> [STATED TASK]
Convert the lines of the entries below into a single numbered list, omitting blank lines and leaving out the pictures.

> [GIVEN DATA]
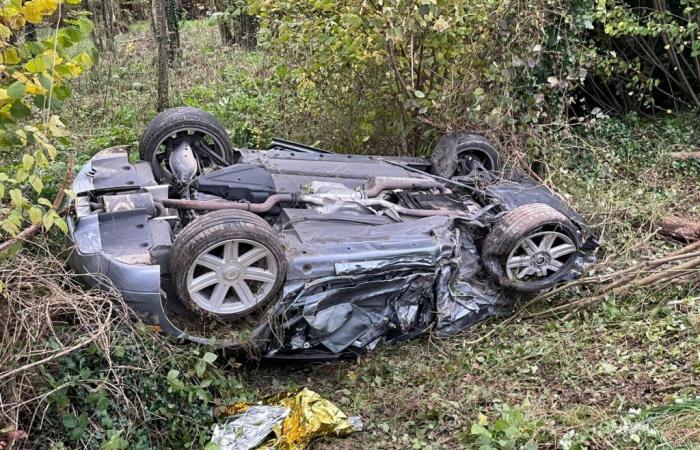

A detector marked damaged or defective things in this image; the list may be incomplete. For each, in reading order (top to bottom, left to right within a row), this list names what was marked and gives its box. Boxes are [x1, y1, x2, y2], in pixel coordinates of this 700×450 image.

overturned car [69, 106, 596, 358]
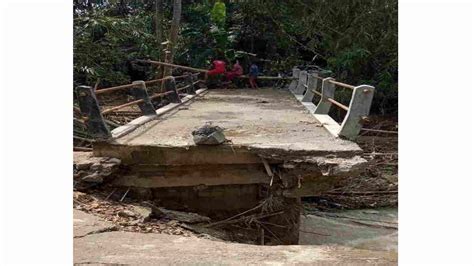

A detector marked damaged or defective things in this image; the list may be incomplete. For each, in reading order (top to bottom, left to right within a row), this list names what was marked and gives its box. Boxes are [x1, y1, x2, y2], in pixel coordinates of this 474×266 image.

broken concrete edge [111, 89, 209, 139]
rusty metal rod [312, 89, 348, 110]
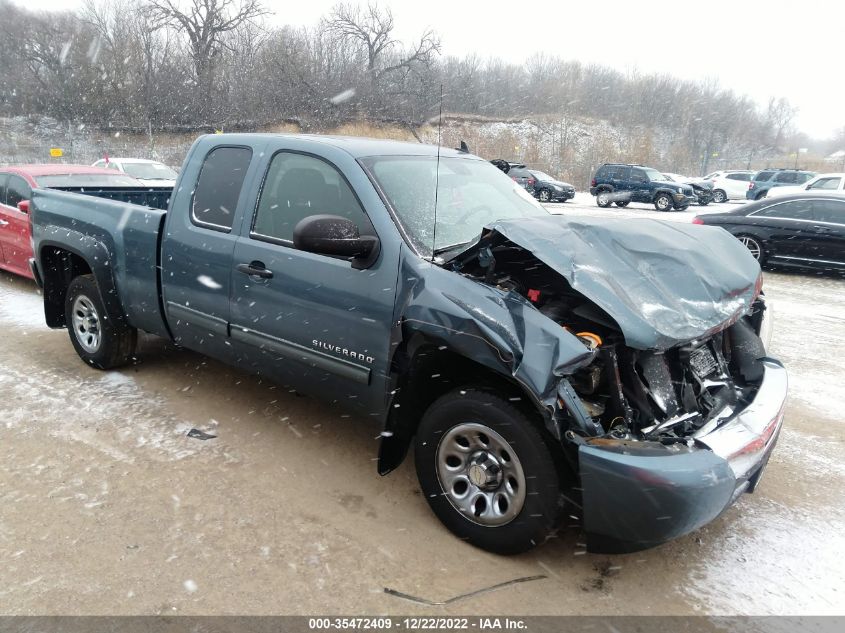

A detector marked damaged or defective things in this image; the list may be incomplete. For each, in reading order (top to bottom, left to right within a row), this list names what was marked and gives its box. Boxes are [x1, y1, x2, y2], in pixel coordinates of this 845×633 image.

damaged chevrolet silverado [29, 135, 788, 552]
crushed hood [458, 215, 760, 348]
damaged bumper [580, 358, 784, 552]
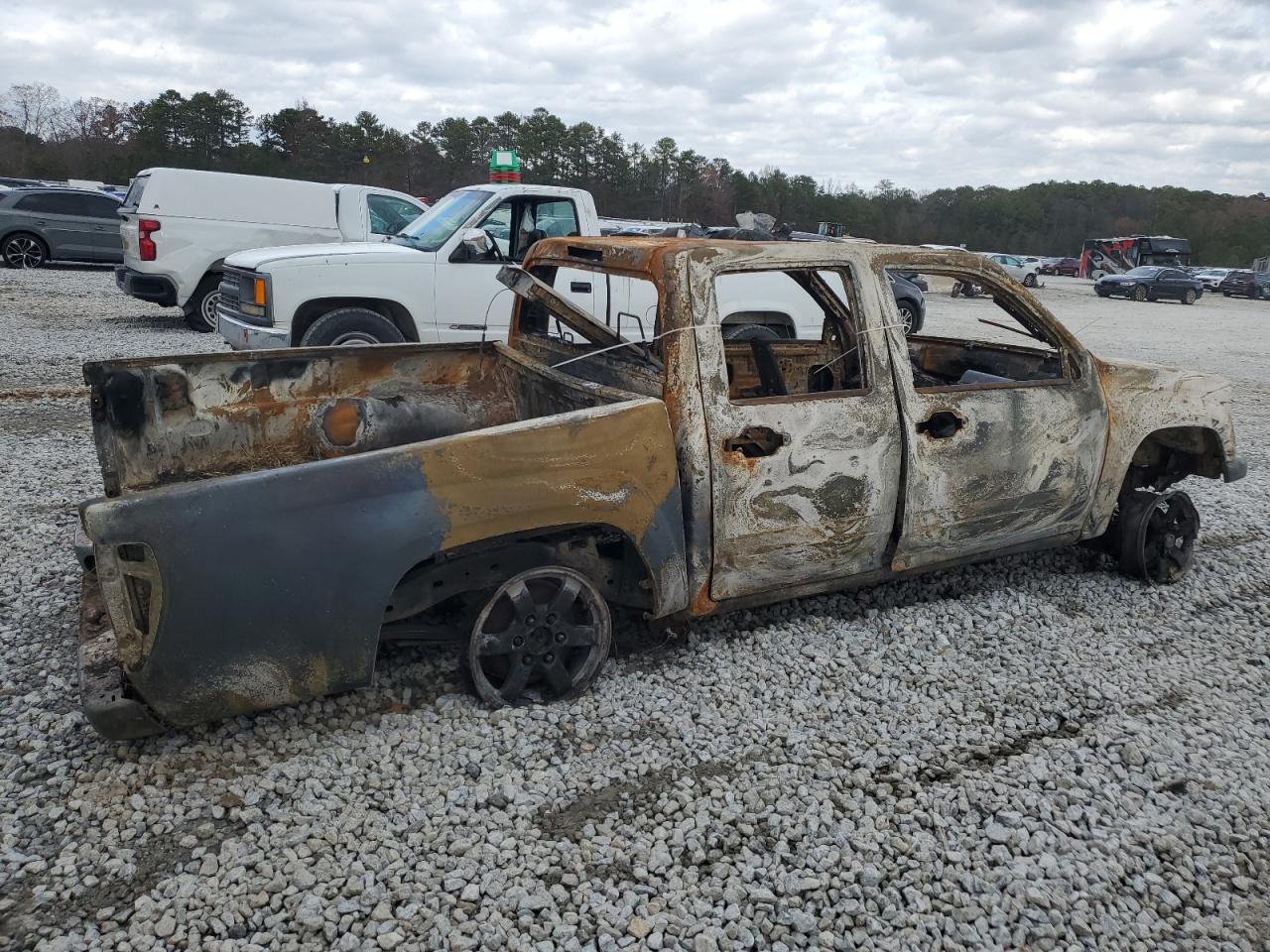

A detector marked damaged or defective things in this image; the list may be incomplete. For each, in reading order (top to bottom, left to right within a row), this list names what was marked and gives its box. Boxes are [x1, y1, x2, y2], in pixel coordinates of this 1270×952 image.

burned pickup truck [73, 237, 1244, 736]
charred truck cab [73, 237, 1244, 736]
burned door frame [691, 250, 909, 599]
burned door frame [873, 257, 1112, 571]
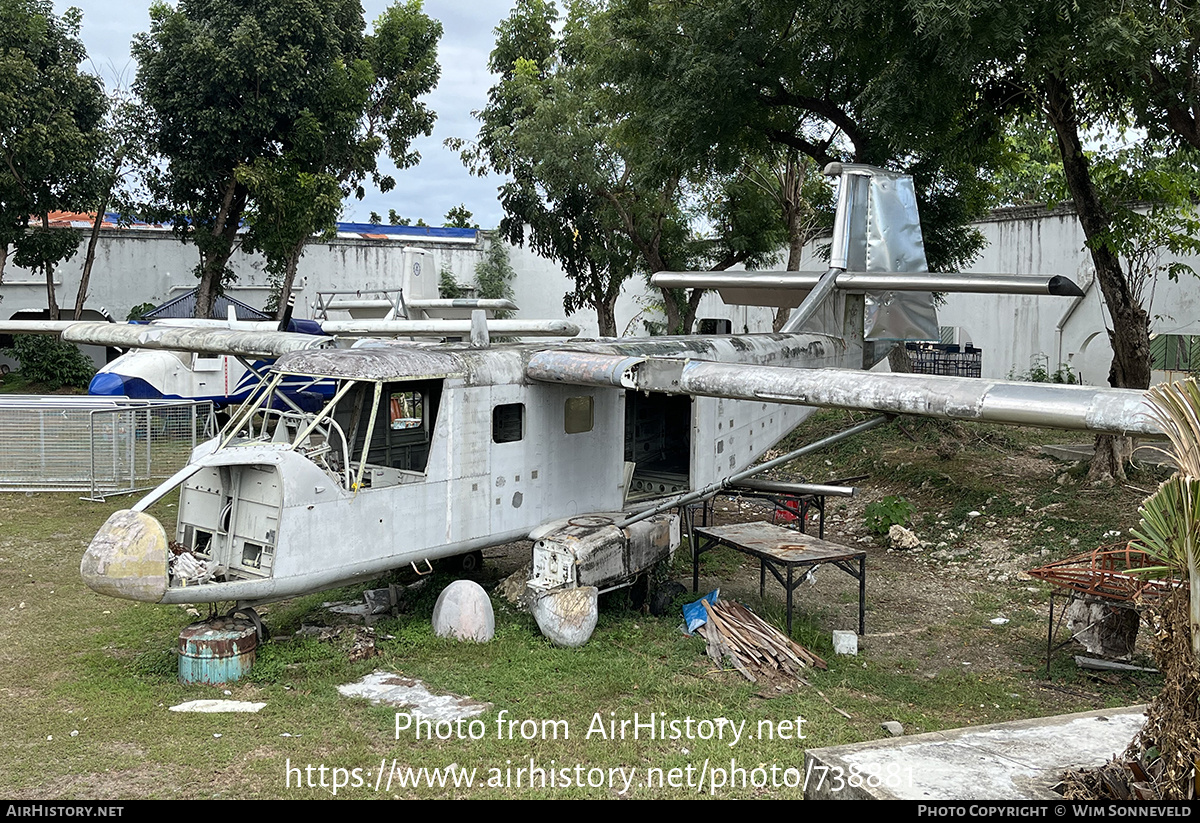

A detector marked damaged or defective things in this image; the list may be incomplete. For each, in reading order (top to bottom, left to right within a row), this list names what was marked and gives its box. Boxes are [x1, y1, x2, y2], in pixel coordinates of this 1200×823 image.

rusty table frame [696, 523, 864, 638]
rusty barrel [177, 623, 258, 686]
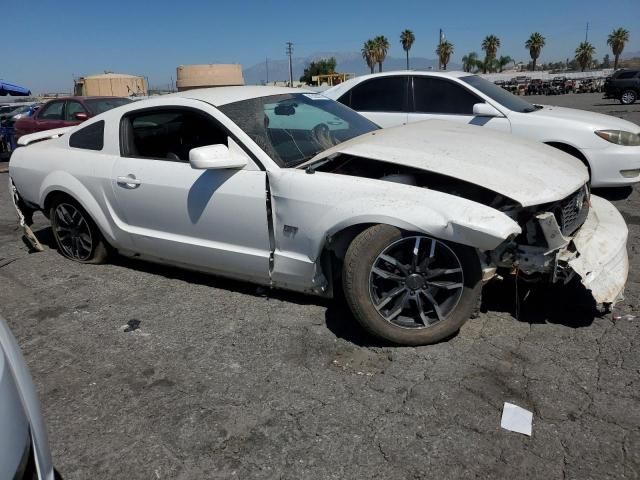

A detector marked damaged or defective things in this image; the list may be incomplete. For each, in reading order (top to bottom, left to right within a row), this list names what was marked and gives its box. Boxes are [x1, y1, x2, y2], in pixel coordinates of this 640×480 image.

wrecked white mustang [8, 88, 632, 344]
damaged hood [308, 120, 588, 206]
crushed front end [488, 186, 628, 306]
torn bumper [568, 195, 628, 304]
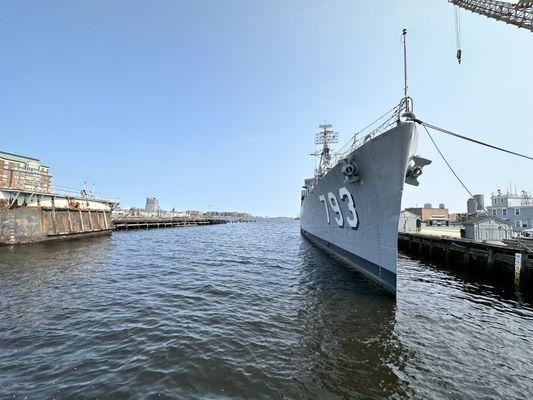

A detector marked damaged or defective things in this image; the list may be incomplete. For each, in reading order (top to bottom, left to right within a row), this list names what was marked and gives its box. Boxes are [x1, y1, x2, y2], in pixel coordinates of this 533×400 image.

> [IN RESPONSE]
1. A detector marked damaged or defective things in this image; the list may be incomplete. For each, in reading order (top to bottom, left to right within a row), this list names what was marked and gives its box. Boxes are [x1, y1, x2, y2], in pixel coordinates of this 700×450 image.
2. overturned car [69, 106, 596, 358]
3. A detector marked damaged or defective things in this image; the list may be incomplete. For each, in reading order (top to bottom, left to right within a row), this list names what was marked and gives its box. Boxes are [x1, y1, x2, y2], in pixel coordinates of this 474×266 image.
4. broken concrete edge [111, 89, 209, 139]
5. rusty metal rod [312, 89, 348, 110]
6. A detector marked damaged or defective things in this image; the list may be incomplete. For each, in reading order (top to bottom, left to right within a row), this list names what was marked and gives its box. Boxes are [x1, y1, x2, y2], in pixel coordinates of this 845×633 image.
7. damaged chevrolet silverado [29, 135, 788, 552]
8. crushed hood [458, 215, 760, 348]
9. damaged bumper [580, 358, 784, 552]
10. A detector marked damaged or defective things in this image; the list may be incomplete. For each, in reading order (top to bottom, left to right within a row), this list names what was marked and gives its box. Boxes are [x1, y1, x2, y2], in pixel coordinates of this 1270×952 image.
11. burned pickup truck [73, 237, 1244, 736]
12. charred truck cab [73, 237, 1244, 736]
13. burned door frame [691, 250, 909, 599]
14. burned door frame [873, 257, 1112, 571]
15. A detector marked damaged or defective things in this image; the list may be incomplete. For each, in reading order (top to bottom, left to right within a row), this list names what was marked and gives its box. Boxes are [x1, y1, x2, y2], in pixel coordinates of this 1200×823 image.
16. rusty table frame [696, 523, 864, 638]
17. rusty barrel [177, 623, 258, 686]
18. A detector marked damaged or defective things in this image; the list may be incomplete. For each, in reading order (top to bottom, left to right within a row), this list names what was marked and gives its box. Boxes are [x1, y1, x2, y2], in pixel coordinates of this 640×480 image.
19. wrecked white mustang [8, 88, 632, 344]
20. damaged hood [308, 120, 588, 206]
21. crushed front end [488, 186, 628, 306]
22. torn bumper [568, 195, 628, 304]
23. A detector marked damaged or defective things in this image; the list may be incomplete. For each, in reading order (top to bottom, left to right within a row), this list names what was marked and gives its box. Boxes are [x1, y1, x2, y2], in pixel coordinates of this 533×400 image.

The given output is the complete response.